> One of the Linnean system's main benefits is having ranks which > illustrate the magnitude or size of a grouping.
They pretend to illustrate the size of a group, but they do no such thing. There are families with one species, and there are families with seventeen thousand.
Ranks are actively misleading.
Lacerta (lizards; nowadays just sand lizards and kin) included caimans (Lacerta crocodilus) and salamanders (Lacerta salamandra).
All crocodylians were included in the species *Lacerta crocodilus*, hence its name, and all salamanders & newts were included in the species *Lacerta salamandra* till Linnaeus and his student Österdam described *Siren lacertina* in 1766.
However, one reason why Linnaeus's genera were so large was that the rank of family hadn't been invented yet. Kingdom, class, order, genus, species, variety -- this list was exhaustive, and Linnaeus even made a major (and majorly silly) philosophical point of having exactly five ranks below that of kingdom.

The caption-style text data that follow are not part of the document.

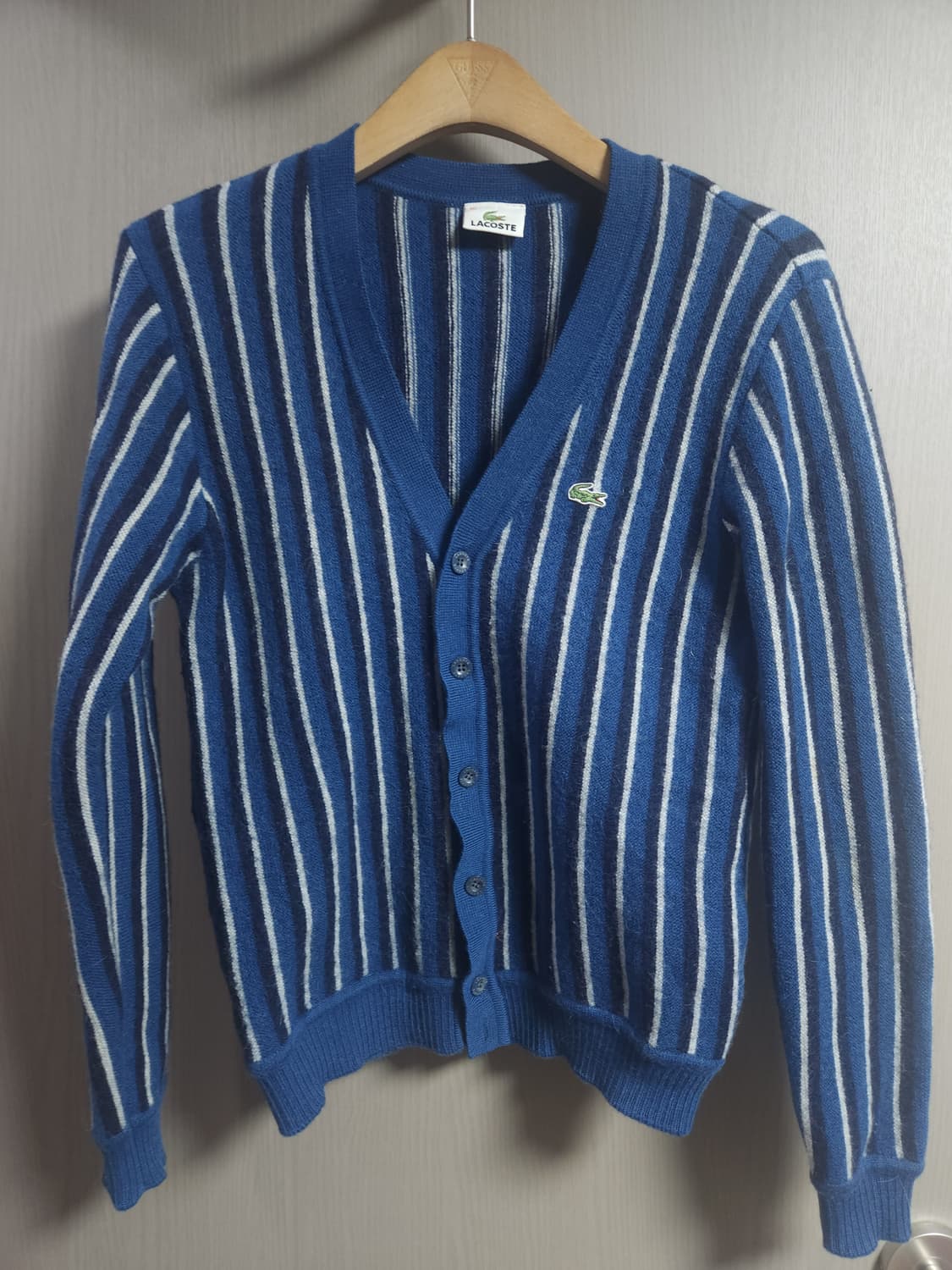 라코스테 패턴 모 가디건, M 상품이미지1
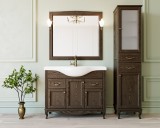 Комплект ValenHouse Эллина 105 кальяри с пеналом, фурнитура бронза — 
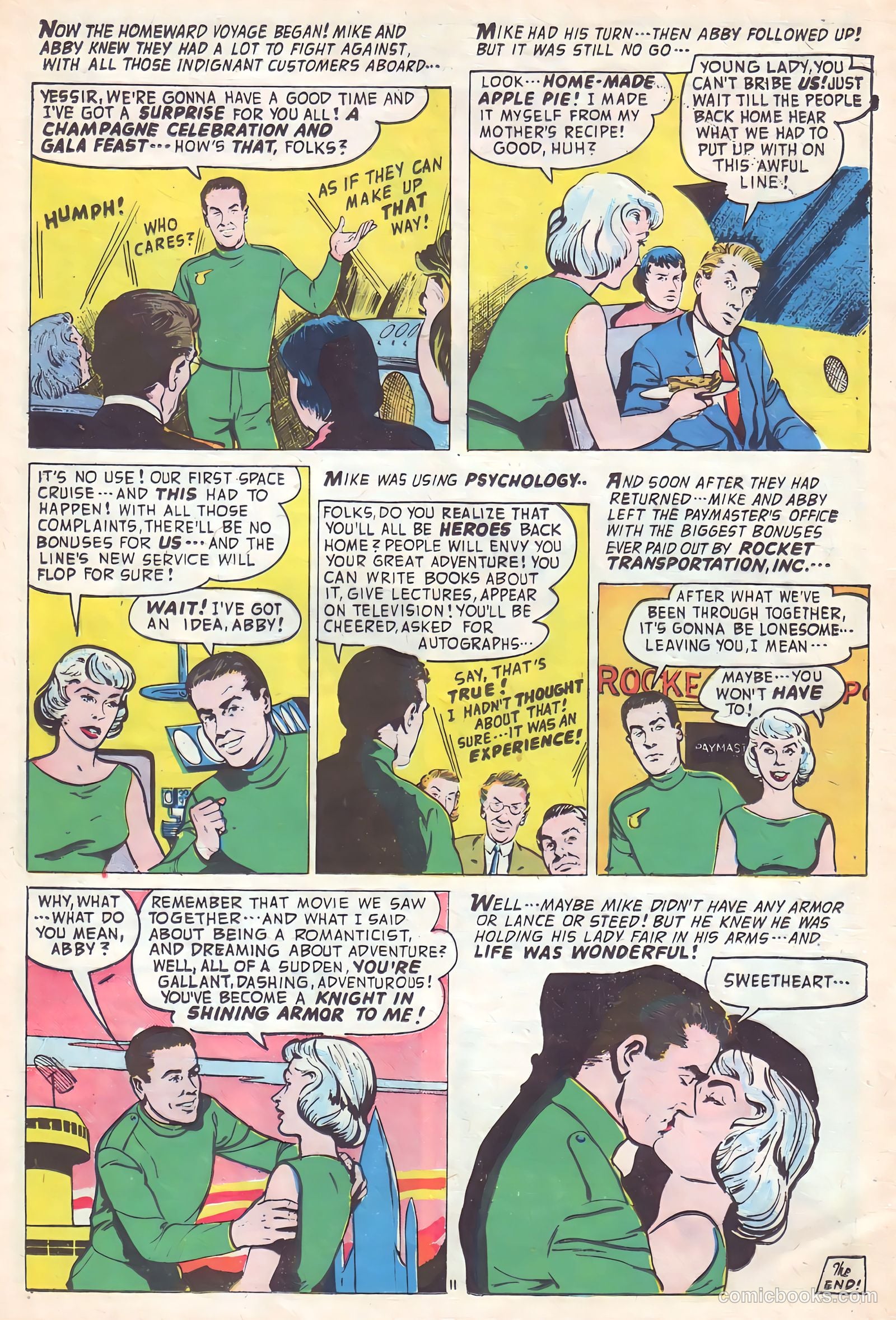 Forbidden Worlds #68 (1958) — page 24 of 36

Simia (no longer used as a genus)
Do you happen to know why? It's a mystery to me -- *Simia* can't be a junior synonym of anything else!
(Can't think of any maniraptors assigned to Megalosaurus, but I'm probably forgetting something.)
IIRC, various isolated maniraptoran teeth were assigned to *Megalosaurus*. And *Velociraptor* was originally included in Megalosauridae, IIRC.